▸ **Goal of the exercise**: Can you rewrite the stretch of lines from the one containing "What is the distance from where" through the end of the records as a Markdown table with the columns Row and Line, numbering each line and leaving out blank ones?
■ ■ ■ ■ ■ ■ ■
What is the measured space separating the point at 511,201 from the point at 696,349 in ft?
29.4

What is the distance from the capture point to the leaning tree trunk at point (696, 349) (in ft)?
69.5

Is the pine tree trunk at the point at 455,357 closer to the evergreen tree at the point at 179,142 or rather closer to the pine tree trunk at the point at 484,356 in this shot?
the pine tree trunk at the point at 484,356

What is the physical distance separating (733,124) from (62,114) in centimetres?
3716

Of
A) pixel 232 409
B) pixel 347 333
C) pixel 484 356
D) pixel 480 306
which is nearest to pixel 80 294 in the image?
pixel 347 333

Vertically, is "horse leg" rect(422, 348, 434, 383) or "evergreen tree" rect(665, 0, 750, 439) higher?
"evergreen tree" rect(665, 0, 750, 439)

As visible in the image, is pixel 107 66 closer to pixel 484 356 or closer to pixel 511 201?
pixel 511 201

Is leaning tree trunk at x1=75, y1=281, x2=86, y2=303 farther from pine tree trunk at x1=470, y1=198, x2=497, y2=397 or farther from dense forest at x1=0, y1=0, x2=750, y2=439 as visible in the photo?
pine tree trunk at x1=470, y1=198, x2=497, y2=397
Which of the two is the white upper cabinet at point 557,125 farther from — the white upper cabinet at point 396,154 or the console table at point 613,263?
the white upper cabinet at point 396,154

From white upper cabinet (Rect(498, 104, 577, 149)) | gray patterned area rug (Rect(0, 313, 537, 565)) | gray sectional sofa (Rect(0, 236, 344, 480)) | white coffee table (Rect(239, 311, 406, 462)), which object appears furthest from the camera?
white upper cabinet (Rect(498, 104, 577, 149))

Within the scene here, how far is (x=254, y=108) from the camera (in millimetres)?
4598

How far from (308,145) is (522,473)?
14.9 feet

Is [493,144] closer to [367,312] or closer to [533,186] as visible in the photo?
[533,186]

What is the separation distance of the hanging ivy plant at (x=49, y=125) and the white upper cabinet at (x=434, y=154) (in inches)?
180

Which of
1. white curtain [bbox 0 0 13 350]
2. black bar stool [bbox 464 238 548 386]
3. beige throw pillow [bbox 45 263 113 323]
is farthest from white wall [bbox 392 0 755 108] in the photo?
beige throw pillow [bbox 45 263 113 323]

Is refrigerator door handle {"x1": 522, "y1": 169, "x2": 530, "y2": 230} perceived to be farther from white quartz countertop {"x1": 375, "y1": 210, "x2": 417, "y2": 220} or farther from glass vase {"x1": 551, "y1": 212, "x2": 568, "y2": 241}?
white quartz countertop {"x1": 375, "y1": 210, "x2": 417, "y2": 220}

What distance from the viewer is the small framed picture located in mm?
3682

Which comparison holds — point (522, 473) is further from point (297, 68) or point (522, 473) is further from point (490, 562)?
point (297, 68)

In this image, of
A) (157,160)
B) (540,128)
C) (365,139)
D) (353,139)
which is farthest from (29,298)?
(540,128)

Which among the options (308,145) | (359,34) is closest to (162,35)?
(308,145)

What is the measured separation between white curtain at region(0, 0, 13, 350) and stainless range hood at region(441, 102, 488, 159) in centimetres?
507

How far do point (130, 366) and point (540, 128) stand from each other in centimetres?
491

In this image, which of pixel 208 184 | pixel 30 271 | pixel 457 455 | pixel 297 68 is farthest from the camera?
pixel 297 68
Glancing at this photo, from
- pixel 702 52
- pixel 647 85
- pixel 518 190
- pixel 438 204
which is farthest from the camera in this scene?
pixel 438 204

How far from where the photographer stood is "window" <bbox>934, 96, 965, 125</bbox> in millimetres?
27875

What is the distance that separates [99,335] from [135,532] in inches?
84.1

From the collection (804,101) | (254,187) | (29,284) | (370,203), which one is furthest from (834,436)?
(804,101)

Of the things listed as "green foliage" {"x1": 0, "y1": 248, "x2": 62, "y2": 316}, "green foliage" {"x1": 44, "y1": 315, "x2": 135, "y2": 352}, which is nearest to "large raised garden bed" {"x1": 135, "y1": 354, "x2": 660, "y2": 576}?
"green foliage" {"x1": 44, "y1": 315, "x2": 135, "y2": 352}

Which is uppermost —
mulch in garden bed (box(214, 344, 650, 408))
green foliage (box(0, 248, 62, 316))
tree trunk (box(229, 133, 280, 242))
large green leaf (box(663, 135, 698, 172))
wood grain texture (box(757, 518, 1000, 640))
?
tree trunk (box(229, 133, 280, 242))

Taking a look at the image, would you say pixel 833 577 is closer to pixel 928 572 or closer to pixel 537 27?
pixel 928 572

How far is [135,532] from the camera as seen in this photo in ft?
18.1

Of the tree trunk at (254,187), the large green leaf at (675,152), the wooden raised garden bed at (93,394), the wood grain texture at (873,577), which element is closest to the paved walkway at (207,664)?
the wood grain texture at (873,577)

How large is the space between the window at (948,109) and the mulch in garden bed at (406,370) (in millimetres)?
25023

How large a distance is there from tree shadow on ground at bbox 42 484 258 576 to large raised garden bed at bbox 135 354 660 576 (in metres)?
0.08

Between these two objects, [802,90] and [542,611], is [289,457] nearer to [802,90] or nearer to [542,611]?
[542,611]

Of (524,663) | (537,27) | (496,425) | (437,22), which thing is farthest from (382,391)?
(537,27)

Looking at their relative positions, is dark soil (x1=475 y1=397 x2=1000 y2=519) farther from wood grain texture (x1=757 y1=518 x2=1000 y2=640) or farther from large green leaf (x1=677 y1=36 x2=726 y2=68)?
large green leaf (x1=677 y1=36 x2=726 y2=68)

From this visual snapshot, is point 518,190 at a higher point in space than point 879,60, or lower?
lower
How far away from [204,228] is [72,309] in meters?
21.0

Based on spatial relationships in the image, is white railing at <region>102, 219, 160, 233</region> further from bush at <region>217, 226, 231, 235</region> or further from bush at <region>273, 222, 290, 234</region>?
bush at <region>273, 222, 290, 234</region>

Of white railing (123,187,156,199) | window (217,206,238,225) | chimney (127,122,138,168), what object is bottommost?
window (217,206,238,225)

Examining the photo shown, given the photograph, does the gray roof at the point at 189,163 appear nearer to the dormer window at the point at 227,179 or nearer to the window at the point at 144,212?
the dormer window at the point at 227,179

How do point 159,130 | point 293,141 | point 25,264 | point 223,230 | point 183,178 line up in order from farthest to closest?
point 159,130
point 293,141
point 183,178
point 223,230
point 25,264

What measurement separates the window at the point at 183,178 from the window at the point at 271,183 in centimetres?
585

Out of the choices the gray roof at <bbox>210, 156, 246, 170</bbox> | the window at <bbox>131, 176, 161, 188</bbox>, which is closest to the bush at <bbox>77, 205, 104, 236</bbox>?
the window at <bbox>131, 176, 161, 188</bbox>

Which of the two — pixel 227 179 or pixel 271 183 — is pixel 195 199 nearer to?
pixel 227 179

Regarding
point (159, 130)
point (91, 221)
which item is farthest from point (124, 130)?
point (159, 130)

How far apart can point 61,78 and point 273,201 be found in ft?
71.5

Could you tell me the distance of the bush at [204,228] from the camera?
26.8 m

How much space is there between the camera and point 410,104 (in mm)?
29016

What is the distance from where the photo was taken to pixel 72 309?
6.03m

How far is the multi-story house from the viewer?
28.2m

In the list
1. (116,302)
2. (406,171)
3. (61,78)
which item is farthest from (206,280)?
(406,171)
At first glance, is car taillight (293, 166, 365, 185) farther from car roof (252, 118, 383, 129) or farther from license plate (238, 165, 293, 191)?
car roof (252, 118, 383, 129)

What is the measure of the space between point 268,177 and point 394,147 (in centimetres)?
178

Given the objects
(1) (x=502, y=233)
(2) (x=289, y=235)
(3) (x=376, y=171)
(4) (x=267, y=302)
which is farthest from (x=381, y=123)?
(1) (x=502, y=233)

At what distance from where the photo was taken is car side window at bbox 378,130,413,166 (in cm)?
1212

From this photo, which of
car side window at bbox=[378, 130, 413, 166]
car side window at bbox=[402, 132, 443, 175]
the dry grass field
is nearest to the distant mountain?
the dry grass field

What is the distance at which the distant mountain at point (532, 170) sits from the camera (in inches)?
■ ■ ■ ■ ■ ■ ■
▸ **Result for this task**:
| Row | Line |
|---|---|
| 1 | What is the distance from where the photo was taken to pixel 72 309? |
| 2 | 6.03m |
| 3 | How far is the multi-story house from the viewer? |
| 4 | 28.2m |
| 5 | In the list |
| 6 | 1. (116,302) |
| 7 | 2. (406,171) |
| 8 | 3. (61,78) |
| 9 | which item is farthest from (206,280)? |
| 10 | (406,171) |
| 11 | At first glance, is car taillight (293, 166, 365, 185) farther from car roof (252, 118, 383, 129) or farther from license plate (238, 165, 293, 191)? |
| 12 | car roof (252, 118, 383, 129) |
| 13 | What is the measure of the space between point 268,177 and point 394,147 (in centimetres)? |
| 14 | 178 |
| 15 | Given the objects |
| 16 | (1) (x=502, y=233) |
| 17 | (2) (x=289, y=235) |
| 18 | (3) (x=376, y=171) |
| 19 | (4) (x=267, y=302) |
| 20 | which is farthest from (x=381, y=123)? |
| 21 | (1) (x=502, y=233) |
| 22 | At what distance from where the photo was taken is car side window at bbox 378,130,413,166 (in cm)? |
| 23 | 1212 |
| 24 | From this photo, which of |
| 25 | car side window at bbox=[378, 130, 413, 166] |
| 26 | car side window at bbox=[402, 132, 443, 175] |
| 27 | the dry grass field |
| 28 | is nearest to the distant mountain? |
| 29 | the dry grass field |
| 30 | What is the distance at which the distant mountain at point (532, 170) sits from the camera (in inches)? |